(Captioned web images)
■ ■ ■ ■

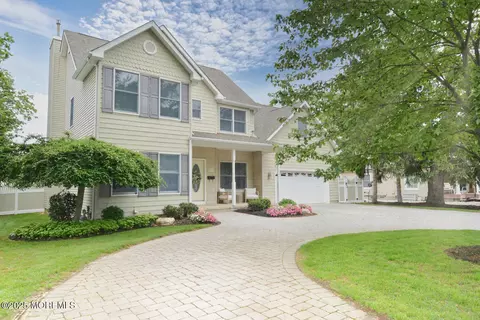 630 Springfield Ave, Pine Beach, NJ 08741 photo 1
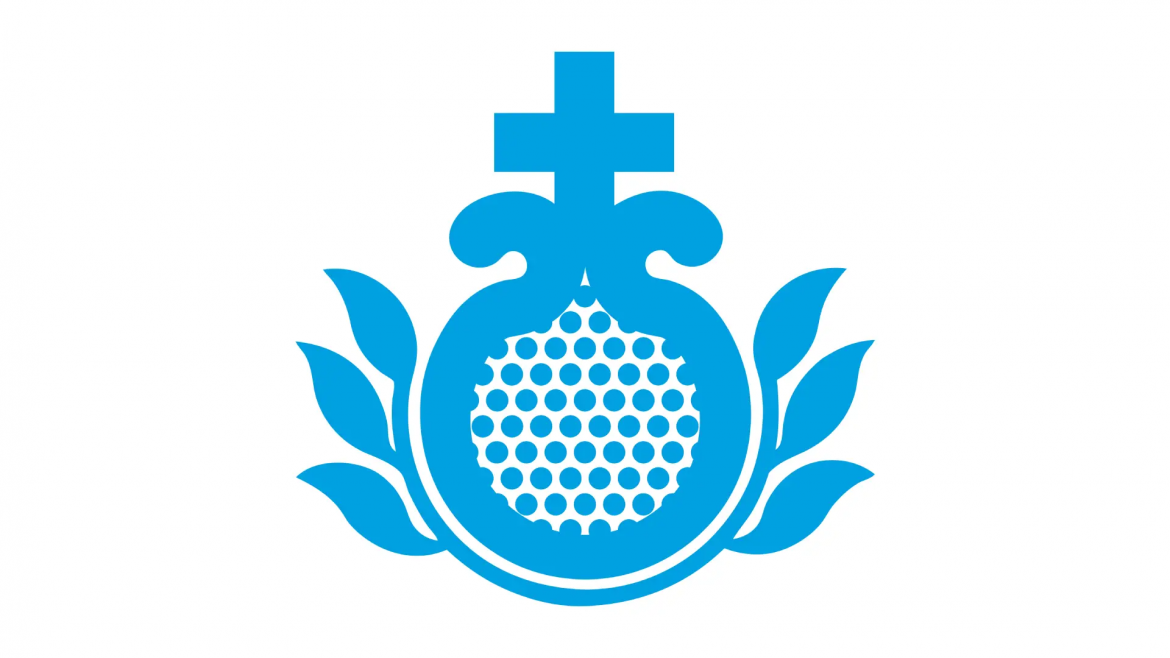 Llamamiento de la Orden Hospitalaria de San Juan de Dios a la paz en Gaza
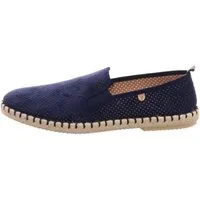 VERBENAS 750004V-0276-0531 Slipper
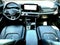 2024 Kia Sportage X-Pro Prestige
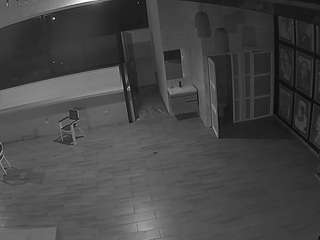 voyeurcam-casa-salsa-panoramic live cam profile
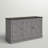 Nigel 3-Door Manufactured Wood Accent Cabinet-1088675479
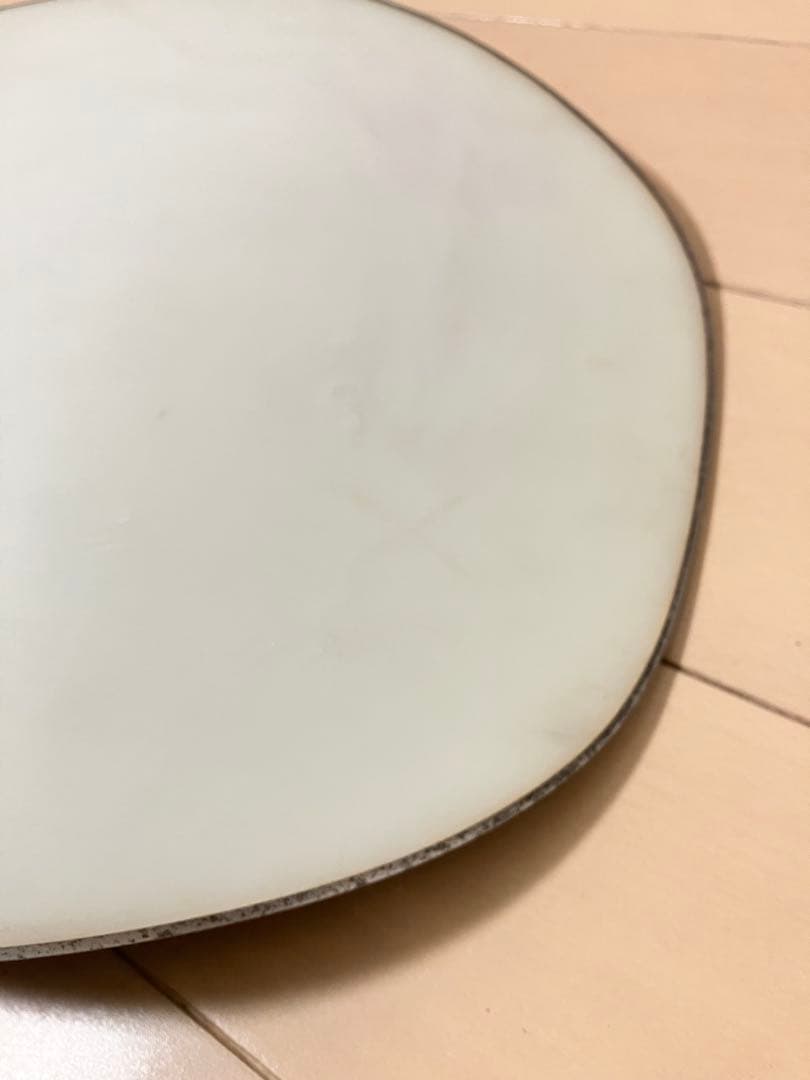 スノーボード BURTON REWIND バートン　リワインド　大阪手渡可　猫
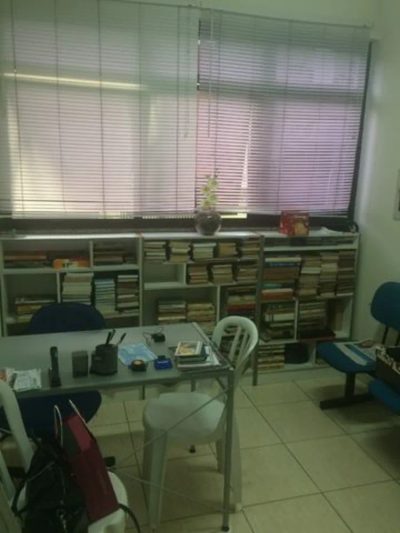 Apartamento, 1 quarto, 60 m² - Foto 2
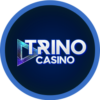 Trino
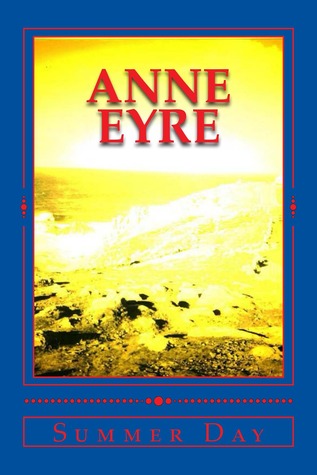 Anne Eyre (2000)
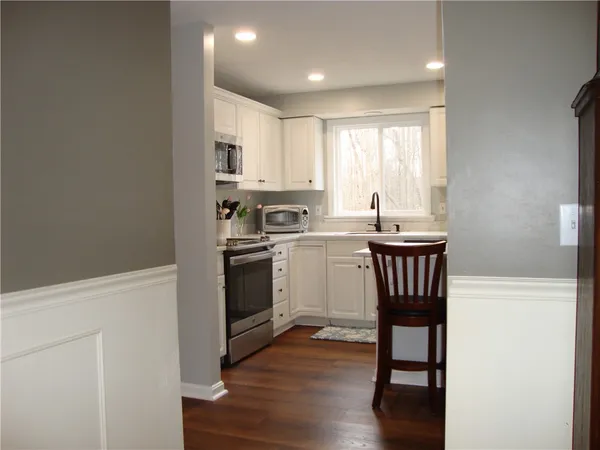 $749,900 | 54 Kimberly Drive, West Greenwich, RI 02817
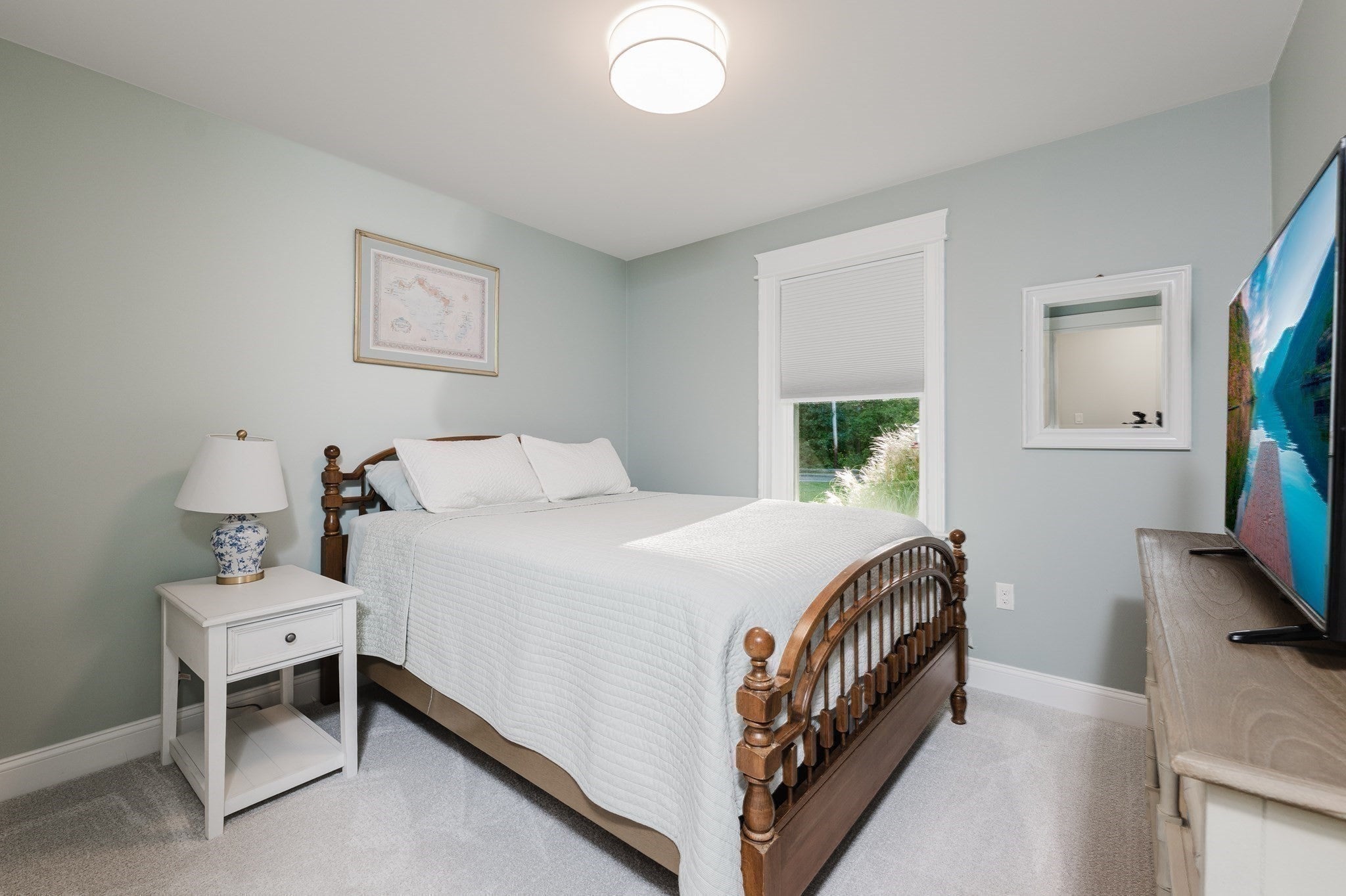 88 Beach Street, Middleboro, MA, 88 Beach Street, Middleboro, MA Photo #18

■ ■ ■ ■

Your goal = Please quote the records above exactly, beginning at the line that contains "Greenwich, RI 02817" and ending at their last line. Leave the pictures out.

Written solution =
 $749,900 | 54 Kimberly Drive, West Greenwich, RI 02817
 88 Beach Street, Middleboro, MA, 88 Beach Street, Middleboro, MA Photo #18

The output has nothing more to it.